What the docs platforms figured out
Developer documentation moved first because the pain is obvious. If your coding assistant guesses against stale training data, you waste an afternoon. If it can fetch current docs in Markdown, it has a better shot.
The shape is pretty consistent across vendors:
/llms.txtgives agents a short map of the site./llms-full.txtdumps a larger single-file export when the docs are big enough to need one..mdpage variants give a clean source for one topic at a time.- “Copy as Markdown” buttons let a human drop the page into a prompt without hand-cleaning HTML.
- A few platforms are adding MCP servers for deeper, queryable access.
This isn’t an API-docs-only trick. It’s a signal about who the page is for. Not just the person looking at pixels. Also the assistant they brought with them.
What I added on servbin.io
servbin.io is informational on purpose. Dark, text-first, quiet. No animated hero trying to impress you before you know what the site is about. The work is the content: case studies, system choices, service business software, notes from running the stack.
That content is useful agent context.
The route-aware booking article helps when you’re designing scheduling software and want to steer an agent away from a naive calendar picker. The secret management article is the one I hand a coding tool before it reaches for a .env file. The VentBusting.com case study shows what a service business site built for AI discovery actually looks like.
So the long-form pages here now have an AI Markdown link. Thoughts expose /thoughts/{slug}.md. Case studies expose /case-studies/{slug}.md. HTML stays canonical for people. Markdown is the low-noise version for agents.
Paste that URL into an IDE chat, project rule, research prompt, or internal doc. The agent gets the article without the chrome.
Clearer writing helps both readers
Writing for AI ingestion doesn’t mean keyword stuffing or performing for a robot. It means being clearer than the average marketing page.
Say which system you’re talking about and what breaks when it goes wrong. Keep headings honest, put the actual point in the text instead of baking it into an image, and link related pages so an agent can follow the trail.
A lot of websites are going to struggle here. The flashy JavaScript site from the last decade was built to create a feeling fast: big motion, tiny copy, gradient cards, vague claims, hero images with the real explanation trapped in pixels. That can look expensive and still tell an agent almost nothing about what the business actually does.
The next version of good web content is quieter. Easier to read, cite, retrieve, and reuse. Still designed for humans. Just not hostile to the tools humans now use alongside the browser.

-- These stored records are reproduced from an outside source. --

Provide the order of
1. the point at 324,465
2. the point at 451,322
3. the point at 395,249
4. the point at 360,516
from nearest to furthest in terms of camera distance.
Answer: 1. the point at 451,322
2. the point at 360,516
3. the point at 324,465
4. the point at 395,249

Articles as prompt material
A good post isn’t only something you read and remember. It can become prompt material: vocabulary, constraints, examples, and direction before you write a detailed instruction.
Instead of “Build me better scheduling software,” you can say: “Read this first: /thoughts/route-aware-scheduling.md. Now help me design an intake flow for a field service business.”
Better starting point. The agent has context from someone who’s actually dealt with the routing problem. It knows why a blank calendar isn’t enough. It has a framework before it starts generating UI.
Sites that ship clean Markdown versions give agents better source material to work from, and that shows up in the answers.
This site exposes a curated llms.txt file and Markdown versions of thoughts and case studies. HTML is for people. Markdown is for the agents people bring with them.